Chacun de ces sujets d’étude a été aussi l’occa­sion de cir­cu­ler un peu au voi­si­nage des textes qui m’ont servi de points d’atta­che, ou de postes d’obser­va­tion. D’abord par curio­sité, mais, aussi, à la réflexion, pour des rai­sons métho­do­lo­gi­ques.

Concernant Bruno, plutôt que de céder à la fas­ci­na­tion de l’infini, j’ai pré­féré me consa­crer à l’isa­gogé de cette phi­lo­so­phie qui pro­pose de penser l’être et la nature indé­pen­dam­ment de la figure de l’ordre ou du monde. Mon enquête, en cela, s’étayait sur Bruno comme sur un témoin exem­plaire de son temps : elle regar­dait plus lar­ge­ment ce moment de confu­sion et de crise qu’on appelle la Renaissance, et visait à res­ti­tuer à ce temps les coor­don­nées méta­phy­si­ques d’une expé­rience que je tâchais d’appré­hen­der dans sa spé­ci­fi­cité. D’où un livre inten­tion­nel­le­ment désé­qui­li­bré consa­cré pour une part impor­tante à d’autres auteurs : prin­ci­pa­le­ment aux deux Pic, à Ficin, et à Pomponazzi. La thèse en était simple : l’être n’est pas un pro­blème, et ne tire sa consis­tance et sa puis­sance que de sa conver­ti­bi­lité avec l’un. En d’autres termes : la logi­que de l’être n’a rien à nous appren­dre. J’ai passé près de cinq ans à explo­rer ce cadre vide.

Il fal­lait peut-être en passer par là pour être en mesure de saisir le sens de la lec­ture imma­nen­tiste de Platon, de la doc­trine de l’immense, de la pro­duc­ti­vité de la matière, et de la conti­nuité des formes. Ainsi que du dia­lo­gue engagé avec les tra­di­tions du péri­pa­té­tisme médié­val. Au terme de ce tra­vail, cette isa­gogé de Bruno était un peu devenu la mienne : un ins­tru­ment ou une intro­duc­tion per­met­tant d’appré­hen­der un mode de phi­lo­so­pher à l’œuvre dans beau­coup d’autres textes et chez beau­coup d’autres auteur, y com­pris chez ceux qui ne par­ta­geaient pas les doc­tri­nes pro­pre­ment dites de Bruno. Elle a sur­tout été néces­saire pour donner sens au « pla­to­nisme » de la Renaissance, et d’abord à cette « logi­que » de l’idée ou de l’essence qui, à mon avis du moins, rend si dérou­tante l’appré­hen­sion des textes de l’époque. Cette doc­trine, j’ai tenté de l’arti­cu­ler au « pla­to­nisme », sinon de Platon lui-même, et à la doc­trine de l’idée inter­pré­tée d’abord à la lumière de dia­lo­gues de la matu­rité et des spé­cu­la­tions rela­ti­ves à la divi­sion du continu.

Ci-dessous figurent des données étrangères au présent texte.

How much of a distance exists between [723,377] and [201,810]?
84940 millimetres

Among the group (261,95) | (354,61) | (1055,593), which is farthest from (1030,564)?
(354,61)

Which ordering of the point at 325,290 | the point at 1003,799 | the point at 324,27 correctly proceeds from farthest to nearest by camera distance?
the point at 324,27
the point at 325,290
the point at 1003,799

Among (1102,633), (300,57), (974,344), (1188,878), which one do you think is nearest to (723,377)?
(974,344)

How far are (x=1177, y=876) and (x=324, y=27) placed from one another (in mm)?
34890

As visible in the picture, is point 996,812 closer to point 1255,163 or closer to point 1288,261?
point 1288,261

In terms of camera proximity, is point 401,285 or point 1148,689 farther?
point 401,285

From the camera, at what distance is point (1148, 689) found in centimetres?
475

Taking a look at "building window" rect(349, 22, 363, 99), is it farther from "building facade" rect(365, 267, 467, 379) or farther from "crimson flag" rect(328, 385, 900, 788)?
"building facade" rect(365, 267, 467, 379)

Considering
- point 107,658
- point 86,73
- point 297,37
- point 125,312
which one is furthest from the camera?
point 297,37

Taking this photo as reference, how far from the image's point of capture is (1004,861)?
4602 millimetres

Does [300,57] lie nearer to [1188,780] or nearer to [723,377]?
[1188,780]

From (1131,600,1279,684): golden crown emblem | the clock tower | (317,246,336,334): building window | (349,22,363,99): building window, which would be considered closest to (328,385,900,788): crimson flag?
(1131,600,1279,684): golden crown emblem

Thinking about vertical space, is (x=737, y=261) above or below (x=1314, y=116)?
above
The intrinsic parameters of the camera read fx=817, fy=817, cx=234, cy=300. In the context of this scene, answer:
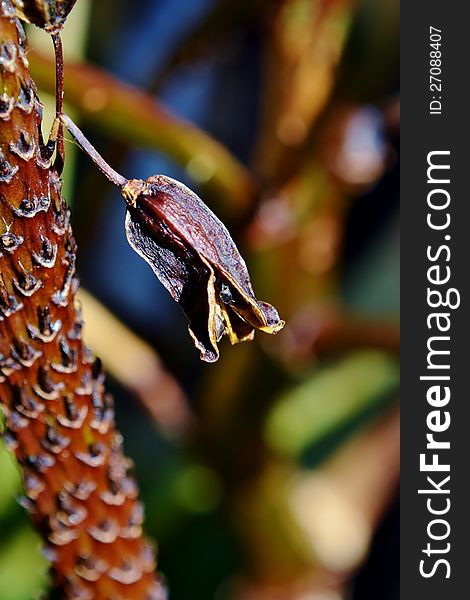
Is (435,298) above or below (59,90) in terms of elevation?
above

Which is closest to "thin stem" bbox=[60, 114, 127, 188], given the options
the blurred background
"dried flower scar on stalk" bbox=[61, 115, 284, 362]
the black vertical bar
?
"dried flower scar on stalk" bbox=[61, 115, 284, 362]

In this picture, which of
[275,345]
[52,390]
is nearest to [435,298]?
[275,345]

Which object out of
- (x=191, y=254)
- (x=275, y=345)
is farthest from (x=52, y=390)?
(x=275, y=345)

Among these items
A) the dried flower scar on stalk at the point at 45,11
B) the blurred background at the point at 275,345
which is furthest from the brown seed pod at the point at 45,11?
the blurred background at the point at 275,345

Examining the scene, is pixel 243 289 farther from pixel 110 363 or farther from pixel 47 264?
pixel 110 363

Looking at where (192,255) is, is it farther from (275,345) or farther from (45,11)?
(275,345)

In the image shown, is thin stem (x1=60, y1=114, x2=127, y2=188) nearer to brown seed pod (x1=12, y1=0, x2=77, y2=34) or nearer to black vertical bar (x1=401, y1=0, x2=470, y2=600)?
brown seed pod (x1=12, y1=0, x2=77, y2=34)

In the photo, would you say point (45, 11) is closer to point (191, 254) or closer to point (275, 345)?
point (191, 254)

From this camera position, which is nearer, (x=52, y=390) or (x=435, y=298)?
(x=52, y=390)
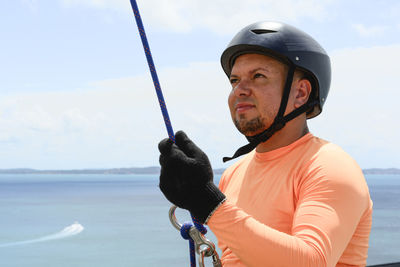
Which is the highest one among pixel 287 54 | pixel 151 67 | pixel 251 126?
pixel 151 67

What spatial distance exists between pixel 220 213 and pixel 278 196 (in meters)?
0.32

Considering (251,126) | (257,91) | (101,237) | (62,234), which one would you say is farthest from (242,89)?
(62,234)

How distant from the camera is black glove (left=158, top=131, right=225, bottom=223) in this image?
1489 mm

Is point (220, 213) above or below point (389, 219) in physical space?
above

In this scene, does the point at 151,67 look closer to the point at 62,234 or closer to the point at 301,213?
the point at 301,213

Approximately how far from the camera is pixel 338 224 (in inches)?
57.8

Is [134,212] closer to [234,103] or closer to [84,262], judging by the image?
[84,262]

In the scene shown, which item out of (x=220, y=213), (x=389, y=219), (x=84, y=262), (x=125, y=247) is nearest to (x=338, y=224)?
(x=220, y=213)

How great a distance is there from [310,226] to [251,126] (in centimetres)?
60

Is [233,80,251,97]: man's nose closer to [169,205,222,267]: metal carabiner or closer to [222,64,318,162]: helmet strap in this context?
[222,64,318,162]: helmet strap

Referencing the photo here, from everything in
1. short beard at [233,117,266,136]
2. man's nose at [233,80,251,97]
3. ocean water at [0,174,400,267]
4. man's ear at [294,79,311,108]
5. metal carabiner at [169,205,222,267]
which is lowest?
ocean water at [0,174,400,267]

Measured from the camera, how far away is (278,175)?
70.6 inches

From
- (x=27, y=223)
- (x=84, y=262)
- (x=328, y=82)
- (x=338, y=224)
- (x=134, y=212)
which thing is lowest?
(x=134, y=212)

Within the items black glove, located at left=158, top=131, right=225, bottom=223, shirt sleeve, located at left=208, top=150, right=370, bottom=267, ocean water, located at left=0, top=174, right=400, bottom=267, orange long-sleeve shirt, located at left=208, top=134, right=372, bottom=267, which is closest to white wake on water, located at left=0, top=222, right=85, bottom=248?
ocean water, located at left=0, top=174, right=400, bottom=267
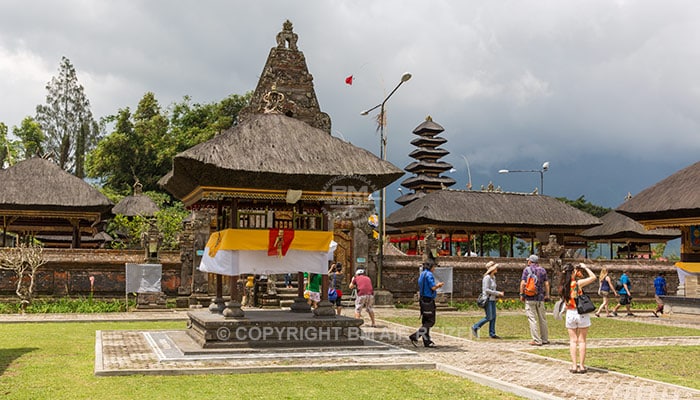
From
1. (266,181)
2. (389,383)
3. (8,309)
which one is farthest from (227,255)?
(8,309)

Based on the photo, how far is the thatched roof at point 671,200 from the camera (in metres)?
23.8

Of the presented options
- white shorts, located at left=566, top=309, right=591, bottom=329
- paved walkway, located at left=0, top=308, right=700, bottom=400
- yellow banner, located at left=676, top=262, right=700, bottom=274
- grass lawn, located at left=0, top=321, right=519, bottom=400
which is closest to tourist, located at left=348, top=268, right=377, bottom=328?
paved walkway, located at left=0, top=308, right=700, bottom=400

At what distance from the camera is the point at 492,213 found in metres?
37.2

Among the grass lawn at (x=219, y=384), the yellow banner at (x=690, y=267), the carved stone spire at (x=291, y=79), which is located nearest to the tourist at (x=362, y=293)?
the grass lawn at (x=219, y=384)

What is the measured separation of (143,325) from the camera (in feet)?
64.5

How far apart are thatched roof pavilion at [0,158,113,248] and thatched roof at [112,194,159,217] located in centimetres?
948

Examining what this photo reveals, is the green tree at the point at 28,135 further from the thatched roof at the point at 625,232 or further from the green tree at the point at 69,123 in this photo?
the thatched roof at the point at 625,232

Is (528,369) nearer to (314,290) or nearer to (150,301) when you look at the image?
(314,290)

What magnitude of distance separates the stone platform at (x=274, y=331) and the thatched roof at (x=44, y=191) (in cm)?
1714

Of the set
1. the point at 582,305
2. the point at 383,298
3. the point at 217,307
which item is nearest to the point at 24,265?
the point at 217,307

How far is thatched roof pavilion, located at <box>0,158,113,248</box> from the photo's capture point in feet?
94.8

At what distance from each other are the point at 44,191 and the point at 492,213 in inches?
846

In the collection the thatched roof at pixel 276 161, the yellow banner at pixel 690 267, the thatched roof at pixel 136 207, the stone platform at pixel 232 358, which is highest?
the thatched roof at pixel 136 207

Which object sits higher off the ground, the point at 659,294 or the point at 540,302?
the point at 540,302
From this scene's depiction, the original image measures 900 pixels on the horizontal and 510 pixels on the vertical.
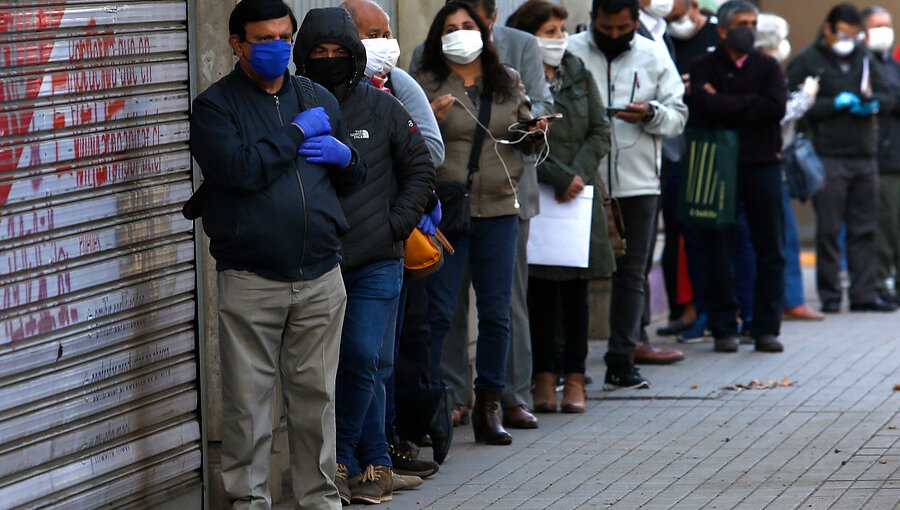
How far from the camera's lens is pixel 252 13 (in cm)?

A partir de ce tra­vail de thèse, j’ai engagé une recher­che sur les « mathé­ma­ti­ques » de Bruno, avec l’inten­tion de pren­dre appui sur la dia­lec­ti­que des­cen­dante esquis­sée seu­le­ment dans De l’infi­nito, mais dont les hési­ta­tions et les apo­ries ne seront par­tiel­le­ment levées que plus tard, dans textes de 1591. Ce tra­vail m’a conduit à mener en paral­lèle une recher­che sur le Commentaire du Parménide de Ficin qui sert mani­fes­te­ment de matrice à la spé­cu­la­tion de Bruno : la remon­tée vers l’un qui fai­sait l’objet du De la causa, cède la place à la consi­dé­ra­tion du « nombre infini » ouverte dans la seconde hypo­thèse, et à la série de ses effets, l’uni­vers infini, la doc­trine des mona­des et la logi­que du mini­mum qui, elles, se rap­por­tent à l’ato­misme de la qua­trième hypo­thèse. Ce tra­vail inédit à ce jour a nourri mes autres recher­ches, lar­ge­ment déter­mi­nées par cette doc­trine de l’idée.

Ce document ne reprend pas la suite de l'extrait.